Steve has done some experiments in his WFO at home and in his Airstream trailer in the last few weeks. Steve had invited me last Sunday evening for some bakes in his and Bob’s Airstream, but I was too busy to go for those bakes. Steve invited me to try another one of his test doughs and one dough he had reballed from last week. I asked Steve if I could also bring two test doughs of mine to try in his WFO. Steve said we also could try some of his homebrews he made a few years ago.
I knew my Ischia starter was in the fridge and didn’t think I could get it active enough to try out an Ischia dough, so I didn’t make any doughs Thursday evening. I pulled out a frozen Lehmann dough, that was leftover from Tuesday from my freezer around 12:00 pm yesterday. I also decided to try something like an emergency Neapolitan dough. I mixed an emergency dough a little after 12:00 pm yesterday. I used Pizzeria flour, sea salt, water and 0.70% IDY for my emergency Neapolitan dough and quickly mixed the dough ball by hand. I left the dough ball sit at room temperature while I went to market to clean and do other stuff. When I returned home to pick-up my stuff to go to Steve’s and let the dogs outs, the emergency dough was starting to hit the top of the lid in the plastic container. I then took frozen Ice Brix gel refrigerants and put them in a bag with the emergency dough, so the dough bag wouldn’t rise more. I then quickly left to go to Steve’s home. When I got to Steve’s home the dough went down in the plastic container and felt very cold. The Lehmann dough ball that was frozen was then defrosted.
I was surprised how the Neapolitan emergency dough ball baked in Steve’s WFO. It browned more and didn’t leopard like most Neapolitan doughs do. The taste of the emergency pizza was good, but surely not as good as Steve’s Ischia pies. The crumb was moist.
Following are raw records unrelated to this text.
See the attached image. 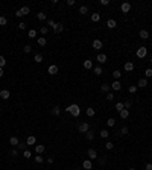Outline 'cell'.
I'll return each mask as SVG.
<instances>
[{
  "instance_id": "obj_25",
  "label": "cell",
  "mask_w": 152,
  "mask_h": 170,
  "mask_svg": "<svg viewBox=\"0 0 152 170\" xmlns=\"http://www.w3.org/2000/svg\"><path fill=\"white\" fill-rule=\"evenodd\" d=\"M52 114H53V115H59V114H61V108H59L58 105L52 108Z\"/></svg>"
},
{
  "instance_id": "obj_46",
  "label": "cell",
  "mask_w": 152,
  "mask_h": 170,
  "mask_svg": "<svg viewBox=\"0 0 152 170\" xmlns=\"http://www.w3.org/2000/svg\"><path fill=\"white\" fill-rule=\"evenodd\" d=\"M40 32H41V33H43V35H46V33H47V32H49V28H47V26H43V28H41V29H40Z\"/></svg>"
},
{
  "instance_id": "obj_42",
  "label": "cell",
  "mask_w": 152,
  "mask_h": 170,
  "mask_svg": "<svg viewBox=\"0 0 152 170\" xmlns=\"http://www.w3.org/2000/svg\"><path fill=\"white\" fill-rule=\"evenodd\" d=\"M126 134H128V128L123 126V128L120 129V132H119V135H126Z\"/></svg>"
},
{
  "instance_id": "obj_2",
  "label": "cell",
  "mask_w": 152,
  "mask_h": 170,
  "mask_svg": "<svg viewBox=\"0 0 152 170\" xmlns=\"http://www.w3.org/2000/svg\"><path fill=\"white\" fill-rule=\"evenodd\" d=\"M78 131L81 132V134H87L88 131H90V124H88V122H82V123L78 126Z\"/></svg>"
},
{
  "instance_id": "obj_60",
  "label": "cell",
  "mask_w": 152,
  "mask_h": 170,
  "mask_svg": "<svg viewBox=\"0 0 152 170\" xmlns=\"http://www.w3.org/2000/svg\"><path fill=\"white\" fill-rule=\"evenodd\" d=\"M129 170H137V169H129Z\"/></svg>"
},
{
  "instance_id": "obj_29",
  "label": "cell",
  "mask_w": 152,
  "mask_h": 170,
  "mask_svg": "<svg viewBox=\"0 0 152 170\" xmlns=\"http://www.w3.org/2000/svg\"><path fill=\"white\" fill-rule=\"evenodd\" d=\"M88 12V6H85V5H82L81 8H79V14H82V15H85Z\"/></svg>"
},
{
  "instance_id": "obj_9",
  "label": "cell",
  "mask_w": 152,
  "mask_h": 170,
  "mask_svg": "<svg viewBox=\"0 0 152 170\" xmlns=\"http://www.w3.org/2000/svg\"><path fill=\"white\" fill-rule=\"evenodd\" d=\"M96 59H97L99 64H103V62H106V55H105V53H99V55L96 56Z\"/></svg>"
},
{
  "instance_id": "obj_34",
  "label": "cell",
  "mask_w": 152,
  "mask_h": 170,
  "mask_svg": "<svg viewBox=\"0 0 152 170\" xmlns=\"http://www.w3.org/2000/svg\"><path fill=\"white\" fill-rule=\"evenodd\" d=\"M47 28H52V29H55V28H56V23L53 21V20H47Z\"/></svg>"
},
{
  "instance_id": "obj_57",
  "label": "cell",
  "mask_w": 152,
  "mask_h": 170,
  "mask_svg": "<svg viewBox=\"0 0 152 170\" xmlns=\"http://www.w3.org/2000/svg\"><path fill=\"white\" fill-rule=\"evenodd\" d=\"M105 163H106V159H105V158H102V159H101V158H99V164H102V166H103V164H105Z\"/></svg>"
},
{
  "instance_id": "obj_8",
  "label": "cell",
  "mask_w": 152,
  "mask_h": 170,
  "mask_svg": "<svg viewBox=\"0 0 152 170\" xmlns=\"http://www.w3.org/2000/svg\"><path fill=\"white\" fill-rule=\"evenodd\" d=\"M88 159H96L97 158V152L94 150V149H88Z\"/></svg>"
},
{
  "instance_id": "obj_17",
  "label": "cell",
  "mask_w": 152,
  "mask_h": 170,
  "mask_svg": "<svg viewBox=\"0 0 152 170\" xmlns=\"http://www.w3.org/2000/svg\"><path fill=\"white\" fill-rule=\"evenodd\" d=\"M37 18H38L40 21H46V20H47V15H46V12H38V14H37Z\"/></svg>"
},
{
  "instance_id": "obj_14",
  "label": "cell",
  "mask_w": 152,
  "mask_h": 170,
  "mask_svg": "<svg viewBox=\"0 0 152 170\" xmlns=\"http://www.w3.org/2000/svg\"><path fill=\"white\" fill-rule=\"evenodd\" d=\"M148 85V79L146 77H143V79H140L138 82H137V87H140V88H145Z\"/></svg>"
},
{
  "instance_id": "obj_52",
  "label": "cell",
  "mask_w": 152,
  "mask_h": 170,
  "mask_svg": "<svg viewBox=\"0 0 152 170\" xmlns=\"http://www.w3.org/2000/svg\"><path fill=\"white\" fill-rule=\"evenodd\" d=\"M18 29H21V31L26 29V23H24V21H20V23H18Z\"/></svg>"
I also was surprised how the Lehmann dough pizza baked in Steve’s WFO too. It was soft like a Neapolitan pie and did brown like a Neapolitan pie on the bottom crust. I used Muir Glen Organic pizza sauce and my regular mozzarellas from market for the Lehmann WFO pizza.
Steve’s four dough balls were made with the Ischia starter and Pizzeria flour. The other two small dough balls from last week were just reballed. Steve’s Ischia pizzas had a great taste in the crust and were delicious.
His one pizza turned out kinda heart shaped. Steve only used the one reballed dough ball for a pizza and used the other one for a English Muffin in his WFO.
Steve also got us some of his homebrewed beers out that he really didn’t like before. All of Steve’s older beers were delicious.
Steve had thought other people would be at his home to try the pizzas, but it was only me and Steve that showed up.
The gnats were really bad last evening and all they wanted to do was get in the beer. Steve and I placed slices of pizza over the beer so the gnats wouldn’t get in the beer. The mosquitoes got really bad when it was almost dark.